While certainly no classic, The In-Laws is an enjoyable comedy that includes among its attributes a clever premise, a witty script that's packed with choice dialogue, two beautifully matched lead actors, and a supporting performer who makes off with the picture like a Bechtel bandit in the night.But enough about the 1979 version.

The new In-Laws, released just in time to (hopefully) emerge as the first box office casualty of the 2003 summer season, is a sorry excuse for a comedy, a movie that completely disregards all the elements that made its predecessor such a delight. It's this summer's version of last June's Bad Company, which took two mismatched stars (Anthony Hopkins and Chris Rock) and shoehorned them into a deadening action-comedy hybrid that was neither exciting nor funny. That's the game plan here as well, with Michael Douglas and Albert Brooks tossed into a jokey espionage flick that leaves them as trapped and immobile as a beached whale.
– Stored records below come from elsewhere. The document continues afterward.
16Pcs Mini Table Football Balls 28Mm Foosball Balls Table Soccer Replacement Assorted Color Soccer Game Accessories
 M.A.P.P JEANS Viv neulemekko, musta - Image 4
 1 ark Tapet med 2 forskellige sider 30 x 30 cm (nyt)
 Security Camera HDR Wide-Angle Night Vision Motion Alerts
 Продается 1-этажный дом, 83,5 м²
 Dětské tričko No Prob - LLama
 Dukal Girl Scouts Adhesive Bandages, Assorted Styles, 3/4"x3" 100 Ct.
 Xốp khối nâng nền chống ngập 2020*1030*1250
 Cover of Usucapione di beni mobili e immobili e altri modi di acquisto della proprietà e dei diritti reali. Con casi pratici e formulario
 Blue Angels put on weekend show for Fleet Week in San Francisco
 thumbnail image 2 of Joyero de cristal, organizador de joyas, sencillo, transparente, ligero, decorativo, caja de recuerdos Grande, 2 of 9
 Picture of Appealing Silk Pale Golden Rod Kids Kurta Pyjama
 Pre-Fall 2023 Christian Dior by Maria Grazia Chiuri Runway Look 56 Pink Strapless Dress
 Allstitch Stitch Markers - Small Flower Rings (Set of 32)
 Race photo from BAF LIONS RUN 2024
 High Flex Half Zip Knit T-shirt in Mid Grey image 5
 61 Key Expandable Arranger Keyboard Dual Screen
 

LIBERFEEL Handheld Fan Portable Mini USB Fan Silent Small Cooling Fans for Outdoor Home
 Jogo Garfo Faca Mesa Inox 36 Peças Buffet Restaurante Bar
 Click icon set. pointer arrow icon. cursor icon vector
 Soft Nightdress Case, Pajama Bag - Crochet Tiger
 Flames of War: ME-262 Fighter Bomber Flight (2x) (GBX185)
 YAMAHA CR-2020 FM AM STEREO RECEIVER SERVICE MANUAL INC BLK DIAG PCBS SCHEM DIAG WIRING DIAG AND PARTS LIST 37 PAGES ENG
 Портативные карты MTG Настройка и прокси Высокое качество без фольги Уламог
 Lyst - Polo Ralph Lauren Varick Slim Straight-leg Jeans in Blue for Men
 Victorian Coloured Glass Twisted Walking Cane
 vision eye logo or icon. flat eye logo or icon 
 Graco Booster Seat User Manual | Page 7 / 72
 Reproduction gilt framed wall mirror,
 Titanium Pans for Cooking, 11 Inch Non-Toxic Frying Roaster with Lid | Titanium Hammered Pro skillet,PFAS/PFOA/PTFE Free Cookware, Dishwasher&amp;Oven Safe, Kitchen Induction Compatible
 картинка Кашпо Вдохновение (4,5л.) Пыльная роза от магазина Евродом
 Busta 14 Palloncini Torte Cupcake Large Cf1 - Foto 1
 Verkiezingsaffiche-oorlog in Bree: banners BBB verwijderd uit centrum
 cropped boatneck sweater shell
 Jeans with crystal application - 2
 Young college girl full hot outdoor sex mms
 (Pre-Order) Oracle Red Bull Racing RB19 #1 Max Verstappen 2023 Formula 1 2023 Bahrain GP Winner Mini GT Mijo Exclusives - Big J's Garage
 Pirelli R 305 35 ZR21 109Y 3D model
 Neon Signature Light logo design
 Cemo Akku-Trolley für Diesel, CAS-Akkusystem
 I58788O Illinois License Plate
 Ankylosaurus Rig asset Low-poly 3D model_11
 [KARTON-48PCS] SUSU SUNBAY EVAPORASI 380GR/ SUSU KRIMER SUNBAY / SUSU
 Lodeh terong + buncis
In the 1979 version, Alan Arkin starred as a meek dentist who got caught up in the misadventures of his daughter's future father-in-law (Peter Falk), a CIA agent whose reckless behavior placed them in numerous dire predicaments. In this new version, the profession of Brooks' medicine man has been changed to that of podiatrist, presumably so that Brooks can try to squeeze a laugh out of a line involving foot fungus (he fails). The Falk character, now manhandled by Douglas, remains a maverick CIA agent, meaning that the foot doctor gets dragged all over the globe as the ersatz 007 tries to corral international arms smugglers. Along the way, they "borrow" a plane from Barbra Streisand (the movie's only funny bit) and employ the services of KC and the Sunshine Band (who apparently had a choice between appearing in this film or hawking disco albums on a late-night infomercial).

God knows that Brooks can do comedy, and even Douglas has demonstrated a flair for the funny stuff on occasion (most notably in his three pairings with Kathleen Turner). But neither man has much of a fighting chance when confronted with the lame comic bits that screenwriters Nat Mauldin and Ed Solomon cruelly foist upon them. Still, they fare better than the poor schmucks filling out the supporting ranks. David Suchet, whose respectable reputation has always exceeded his actual accomplishments, is a swishy embarrassment as a homosexual arms dealer who spends an exorbitant amount of screen time trying to get Brooks out of his pants so he can admire his "fat cobra" (their words, not mine). Suchet is obviously meant to be this movie's scene stealer extraordinaire, but he's no match for the original's Richard Libertini, who was a hoot as an eccentric Latin American dictator. As the bride and groom, Lindsay Sloane and Ryan Reynolds (who could pass himself off as Jason Lee's younger brother) are so lifeless, they barely register as living organisms. And Candice Bergen's shrill late-inning appearance as Douglas' ex-wife serves as a potent reminder that in her pre-Murphy Brown days, she was considered a rotten actress, so much so that in the book The Golden Turkey Awards, she was one of the four nominees for the title "The Worst Actress of All Time" (for failed movie stars like Bergen and Cybill Shepherd, prime time television truly is the great equalizer). Only Robin Tunney, as Douglas' sharp-witted partner, strives to make something of her role, yet even she's left for dead after Mauldin and Solomon make her the victim of an unfortunate (and nonsensical) plot twist.

Because most modern moviegoers presumably won't be familiar with the '79 model of The In-Laws, the studio is probably hoping that audiences will turn up expecting something along the lines of Father of the Bride (the Steve Martin version) or Meet the Parents, two hit comedies about family affairs. But a joyous wedding celebration isn't what comes to mind while sitting through this morose mess. On the contrary, funeral services begin this Friday at a multiplex near you.